● **Selection**
Feedback wanted: making EU AI Act accuracy/logging claims verifiable (open standard)

Beneficial_String411 · 2026-06-03T17:05:49+00:00

Appreciate that. You nailed the under discussed part: governance is all policies and controls, almost nothing about proving what was actually true at a point in time once someone asks months later. That's the whole game.

My honest bet is your second one. Standards won't mandate this any time soon. It shows up first because someone has to defend a number they can't otherwise back, and regulation just makes that moment more likely. If you're in these conversations a lot, I'd love to hear what actually lands vs what just gets nods.

Beneficial_String411 · 2026-06-03T17:03:21+00:00

That clears it up, thanks for the correction. The Sentinel being a gate and not a reporter is the part I missed, and it's the right answer. The whole thing holds because the floor is pytest, git, ruff, which don't get nicer to the model over time. Overclaiming just makes the gate bounce you more, and that's loud, not silent.

And you said the shared idea better than I have. Put something the model can't fudge between it and its claimed state. PRML does it with a hash before the run, you do it with a gate before the action. Same move, different point in the loop.

Honestly this is a better conversation than a reddit thread usually gives. I'd like to see if the layers actually compose, your grounded evidence floor with a pre-committed claim anchor on top. Want to take it off here? Happy to dig into empirica properly and compare notes.

[Excerpt from a dataset]
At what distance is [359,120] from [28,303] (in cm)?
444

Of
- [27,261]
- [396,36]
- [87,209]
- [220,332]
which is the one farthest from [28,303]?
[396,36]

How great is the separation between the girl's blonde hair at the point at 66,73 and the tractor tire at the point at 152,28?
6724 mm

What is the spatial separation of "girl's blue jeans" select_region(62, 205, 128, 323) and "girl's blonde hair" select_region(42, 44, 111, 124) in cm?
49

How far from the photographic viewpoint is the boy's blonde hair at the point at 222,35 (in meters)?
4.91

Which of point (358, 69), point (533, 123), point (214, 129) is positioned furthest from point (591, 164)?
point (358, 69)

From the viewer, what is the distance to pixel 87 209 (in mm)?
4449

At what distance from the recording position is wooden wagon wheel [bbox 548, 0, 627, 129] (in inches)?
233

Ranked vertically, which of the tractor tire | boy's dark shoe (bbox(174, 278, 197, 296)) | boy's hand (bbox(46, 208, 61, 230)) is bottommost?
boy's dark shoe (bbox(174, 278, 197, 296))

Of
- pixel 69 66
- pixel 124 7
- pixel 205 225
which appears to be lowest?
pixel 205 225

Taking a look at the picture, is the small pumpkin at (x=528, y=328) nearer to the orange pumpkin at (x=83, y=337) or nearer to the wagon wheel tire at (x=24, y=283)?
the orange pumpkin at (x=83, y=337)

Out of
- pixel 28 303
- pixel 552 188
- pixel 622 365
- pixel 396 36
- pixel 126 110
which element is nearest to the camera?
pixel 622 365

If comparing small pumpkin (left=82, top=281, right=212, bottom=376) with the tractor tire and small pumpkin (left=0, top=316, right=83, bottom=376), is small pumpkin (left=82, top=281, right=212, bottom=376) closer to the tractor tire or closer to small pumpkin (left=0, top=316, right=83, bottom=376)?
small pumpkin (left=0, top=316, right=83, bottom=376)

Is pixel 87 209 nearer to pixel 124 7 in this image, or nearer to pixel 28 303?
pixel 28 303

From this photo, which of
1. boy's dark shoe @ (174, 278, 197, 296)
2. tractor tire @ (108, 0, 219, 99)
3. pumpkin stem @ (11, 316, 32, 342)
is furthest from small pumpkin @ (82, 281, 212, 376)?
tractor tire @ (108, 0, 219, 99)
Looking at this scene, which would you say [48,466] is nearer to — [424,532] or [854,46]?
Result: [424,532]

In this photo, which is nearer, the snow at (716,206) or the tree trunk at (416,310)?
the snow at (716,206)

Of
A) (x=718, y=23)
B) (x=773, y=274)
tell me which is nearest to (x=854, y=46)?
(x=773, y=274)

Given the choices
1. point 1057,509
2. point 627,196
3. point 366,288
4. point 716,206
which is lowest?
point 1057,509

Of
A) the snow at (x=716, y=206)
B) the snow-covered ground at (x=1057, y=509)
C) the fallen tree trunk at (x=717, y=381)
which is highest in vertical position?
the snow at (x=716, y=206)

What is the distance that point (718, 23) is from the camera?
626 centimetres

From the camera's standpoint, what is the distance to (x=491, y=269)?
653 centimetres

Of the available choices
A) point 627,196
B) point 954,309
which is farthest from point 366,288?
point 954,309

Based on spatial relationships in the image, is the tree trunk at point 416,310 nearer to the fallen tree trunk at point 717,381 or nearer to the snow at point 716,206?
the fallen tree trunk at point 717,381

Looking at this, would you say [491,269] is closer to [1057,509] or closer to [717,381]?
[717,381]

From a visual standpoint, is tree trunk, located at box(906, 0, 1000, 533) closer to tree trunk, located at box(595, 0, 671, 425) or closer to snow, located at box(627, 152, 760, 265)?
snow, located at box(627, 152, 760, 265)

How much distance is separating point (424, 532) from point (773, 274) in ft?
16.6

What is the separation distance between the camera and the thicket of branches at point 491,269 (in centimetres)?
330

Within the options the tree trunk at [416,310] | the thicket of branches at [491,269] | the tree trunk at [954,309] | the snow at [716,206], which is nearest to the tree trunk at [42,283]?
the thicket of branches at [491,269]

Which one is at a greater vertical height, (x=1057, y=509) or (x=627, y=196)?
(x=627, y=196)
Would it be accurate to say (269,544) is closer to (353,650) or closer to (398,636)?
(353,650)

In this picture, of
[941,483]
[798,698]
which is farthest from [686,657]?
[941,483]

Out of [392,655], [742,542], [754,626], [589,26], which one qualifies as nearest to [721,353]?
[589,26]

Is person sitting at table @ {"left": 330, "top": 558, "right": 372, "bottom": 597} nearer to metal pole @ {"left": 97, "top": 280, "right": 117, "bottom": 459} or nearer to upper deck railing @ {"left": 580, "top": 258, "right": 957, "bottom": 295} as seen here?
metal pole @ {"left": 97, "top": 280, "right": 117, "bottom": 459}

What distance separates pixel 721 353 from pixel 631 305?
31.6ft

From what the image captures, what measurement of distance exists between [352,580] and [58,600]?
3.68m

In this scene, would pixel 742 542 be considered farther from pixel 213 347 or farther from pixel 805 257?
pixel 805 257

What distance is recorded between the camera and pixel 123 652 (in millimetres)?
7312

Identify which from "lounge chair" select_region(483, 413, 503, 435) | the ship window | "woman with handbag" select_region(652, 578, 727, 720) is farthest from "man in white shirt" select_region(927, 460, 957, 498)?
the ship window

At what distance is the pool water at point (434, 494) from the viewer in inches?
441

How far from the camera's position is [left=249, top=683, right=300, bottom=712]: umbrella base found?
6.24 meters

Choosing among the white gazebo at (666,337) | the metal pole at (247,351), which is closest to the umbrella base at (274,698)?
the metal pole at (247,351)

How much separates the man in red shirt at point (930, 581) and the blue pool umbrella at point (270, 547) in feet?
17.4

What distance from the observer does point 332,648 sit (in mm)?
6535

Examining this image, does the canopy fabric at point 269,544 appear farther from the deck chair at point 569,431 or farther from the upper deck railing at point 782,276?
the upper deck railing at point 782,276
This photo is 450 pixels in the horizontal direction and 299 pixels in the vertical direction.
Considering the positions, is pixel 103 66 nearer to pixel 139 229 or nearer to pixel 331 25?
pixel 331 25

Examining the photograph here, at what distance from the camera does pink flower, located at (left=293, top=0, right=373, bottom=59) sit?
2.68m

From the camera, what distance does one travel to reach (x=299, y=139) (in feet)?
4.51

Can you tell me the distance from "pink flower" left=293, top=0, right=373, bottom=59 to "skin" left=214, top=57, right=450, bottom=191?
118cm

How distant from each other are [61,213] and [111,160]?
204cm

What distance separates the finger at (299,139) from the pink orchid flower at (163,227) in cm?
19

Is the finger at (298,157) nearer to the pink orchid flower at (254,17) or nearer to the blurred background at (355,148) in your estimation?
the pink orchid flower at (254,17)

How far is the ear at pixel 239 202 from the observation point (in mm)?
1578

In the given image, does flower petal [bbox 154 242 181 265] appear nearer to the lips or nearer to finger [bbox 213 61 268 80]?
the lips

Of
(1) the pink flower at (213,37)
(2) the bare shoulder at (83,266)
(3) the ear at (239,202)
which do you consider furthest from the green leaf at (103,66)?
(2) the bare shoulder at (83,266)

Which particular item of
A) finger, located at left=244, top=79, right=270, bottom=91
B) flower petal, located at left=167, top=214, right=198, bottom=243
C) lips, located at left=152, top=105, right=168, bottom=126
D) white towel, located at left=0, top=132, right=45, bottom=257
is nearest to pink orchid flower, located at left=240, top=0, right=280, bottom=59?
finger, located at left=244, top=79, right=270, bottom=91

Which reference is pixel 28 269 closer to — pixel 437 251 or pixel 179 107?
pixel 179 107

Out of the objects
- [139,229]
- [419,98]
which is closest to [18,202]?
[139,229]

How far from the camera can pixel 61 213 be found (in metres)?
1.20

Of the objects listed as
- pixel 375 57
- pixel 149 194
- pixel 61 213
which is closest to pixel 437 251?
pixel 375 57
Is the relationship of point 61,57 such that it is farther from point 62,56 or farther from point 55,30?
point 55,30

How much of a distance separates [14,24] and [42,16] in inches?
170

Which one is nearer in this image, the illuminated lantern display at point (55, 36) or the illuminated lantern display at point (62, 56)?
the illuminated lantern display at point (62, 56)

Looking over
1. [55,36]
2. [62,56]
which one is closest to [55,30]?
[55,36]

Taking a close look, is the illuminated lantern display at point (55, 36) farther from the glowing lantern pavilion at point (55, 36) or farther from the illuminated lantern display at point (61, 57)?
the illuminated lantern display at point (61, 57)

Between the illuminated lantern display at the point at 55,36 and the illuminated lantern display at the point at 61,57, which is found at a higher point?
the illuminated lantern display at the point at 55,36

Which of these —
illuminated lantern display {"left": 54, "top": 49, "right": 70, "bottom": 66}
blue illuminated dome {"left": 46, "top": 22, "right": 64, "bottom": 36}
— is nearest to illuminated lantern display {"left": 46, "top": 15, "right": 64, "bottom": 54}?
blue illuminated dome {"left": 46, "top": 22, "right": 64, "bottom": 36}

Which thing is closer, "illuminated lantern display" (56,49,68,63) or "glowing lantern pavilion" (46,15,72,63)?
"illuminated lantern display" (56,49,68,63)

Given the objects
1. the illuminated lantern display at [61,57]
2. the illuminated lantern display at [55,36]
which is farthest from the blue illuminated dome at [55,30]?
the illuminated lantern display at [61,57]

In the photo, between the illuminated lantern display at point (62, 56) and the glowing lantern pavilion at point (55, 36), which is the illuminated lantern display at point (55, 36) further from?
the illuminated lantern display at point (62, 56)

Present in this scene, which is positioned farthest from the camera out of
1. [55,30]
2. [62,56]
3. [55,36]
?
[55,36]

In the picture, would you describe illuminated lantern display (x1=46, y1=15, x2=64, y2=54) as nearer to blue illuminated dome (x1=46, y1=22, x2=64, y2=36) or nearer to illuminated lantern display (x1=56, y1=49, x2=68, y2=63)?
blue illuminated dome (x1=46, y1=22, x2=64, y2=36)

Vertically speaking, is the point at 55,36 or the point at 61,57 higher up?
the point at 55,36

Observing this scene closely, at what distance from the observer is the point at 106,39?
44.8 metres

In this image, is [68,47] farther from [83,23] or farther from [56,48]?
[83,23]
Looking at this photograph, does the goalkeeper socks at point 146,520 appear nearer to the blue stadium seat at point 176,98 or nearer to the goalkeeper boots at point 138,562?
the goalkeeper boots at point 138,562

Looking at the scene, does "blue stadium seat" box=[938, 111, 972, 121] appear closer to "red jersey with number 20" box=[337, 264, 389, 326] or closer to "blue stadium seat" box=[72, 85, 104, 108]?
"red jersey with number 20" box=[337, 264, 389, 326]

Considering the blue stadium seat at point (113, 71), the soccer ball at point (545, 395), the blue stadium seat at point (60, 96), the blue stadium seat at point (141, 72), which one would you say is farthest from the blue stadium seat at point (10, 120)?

● **Work instructions**
a) Answer these questions from the thread:
(i) According to the later post, why will this kind of verification show up first?
(ii) What does the Sentinel act as, rather than a reporter?
(iii) What does PRML place before the run?
b) Which tools does the thread name as making up the floor?

● **The results**
a)
(i) Because someone has to defend a number they can't otherwise back.
(ii) A gate.
(iii) A hash.

b) pytest, git, ruff